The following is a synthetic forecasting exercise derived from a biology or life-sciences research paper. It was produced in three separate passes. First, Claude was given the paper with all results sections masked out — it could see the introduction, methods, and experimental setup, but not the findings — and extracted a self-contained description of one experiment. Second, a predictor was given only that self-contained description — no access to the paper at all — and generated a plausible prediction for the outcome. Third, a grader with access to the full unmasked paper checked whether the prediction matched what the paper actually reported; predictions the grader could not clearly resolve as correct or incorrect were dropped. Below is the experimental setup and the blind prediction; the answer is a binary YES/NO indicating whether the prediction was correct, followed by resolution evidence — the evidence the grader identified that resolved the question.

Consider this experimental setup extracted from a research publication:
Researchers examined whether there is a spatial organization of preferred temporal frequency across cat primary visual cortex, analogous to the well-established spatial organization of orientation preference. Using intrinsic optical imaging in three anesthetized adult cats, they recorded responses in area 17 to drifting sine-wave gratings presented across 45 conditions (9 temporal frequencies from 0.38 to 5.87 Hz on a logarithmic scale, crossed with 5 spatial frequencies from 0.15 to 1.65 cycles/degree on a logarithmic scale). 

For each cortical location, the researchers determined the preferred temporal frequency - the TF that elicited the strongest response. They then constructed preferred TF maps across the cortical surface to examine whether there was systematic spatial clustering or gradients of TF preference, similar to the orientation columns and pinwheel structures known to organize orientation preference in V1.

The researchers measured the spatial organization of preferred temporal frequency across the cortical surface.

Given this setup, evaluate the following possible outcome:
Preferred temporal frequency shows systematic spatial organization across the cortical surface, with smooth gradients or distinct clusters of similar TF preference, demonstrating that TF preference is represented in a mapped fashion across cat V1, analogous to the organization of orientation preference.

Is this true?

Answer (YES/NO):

## [Aim of the task]
All of the records must be repeated exactly.

## [Response to the exercise]
The following is a synthetic forecasting exercise derived from a biology or life-sciences research paper. It was produced in three separate passes. First, Claude was given the paper with all results sections masked out — it could see the introduction, methods, and experimental setup, but not the findings — and extracted a self-contained description of one experiment. Second, a predictor was given only that self-contained description — no access to the paper at all — and generated a plausible prediction for the outcome. Third, a grader with access to the full unmasked paper checked whether the prediction matched what the paper actually reported; predictions the grader could not clearly resolve as correct or incorrect were dropped. Below is the experimental setup and the blind prediction; the answer is a binary YES/NO indicating whether the prediction was correct, followed by resolution evidence — the evidence the grader identified that resolved the question.

Consider this experimental setup extracted from a research publication:
Researchers examined whether there is a spatial organization of preferred temporal frequency across cat primary visual cortex, analogous to the well-established spatial organization of orientation preference. Using intrinsic optical imaging in three anesthetized adult cats, they recorded responses in area 17 to drifting sine-wave gratings presented across 45 conditions (9 temporal frequencies from 0.38 to 5.87 Hz on a logarithmic scale, crossed with 5 spatial frequencies from 0.15 to 1.65 cycles/degree on a logarithmic scale). 

For each cortical location, the researchers determined the preferred temporal frequency - the TF that elicited the strongest response. They then constructed preferred TF maps across the cortical surface to examine whether there was systematic spatial clustering or gradients of TF preference, similar to the orientation columns and pinwheel structures known to organize orientation preference in V1.

The researchers measured the spatial organization of preferred temporal frequency across the cortical surface.

Given this setup, evaluate the following possible outcome:
Preferred temporal frequency shows systematic spatial organization across the cortical surface, with smooth gradients or distinct clusters of similar TF preference, demonstrating that TF preference is represented in a mapped fashion across cat V1, analogous to the organization of orientation preference.

Is this true?

Answer (YES/NO):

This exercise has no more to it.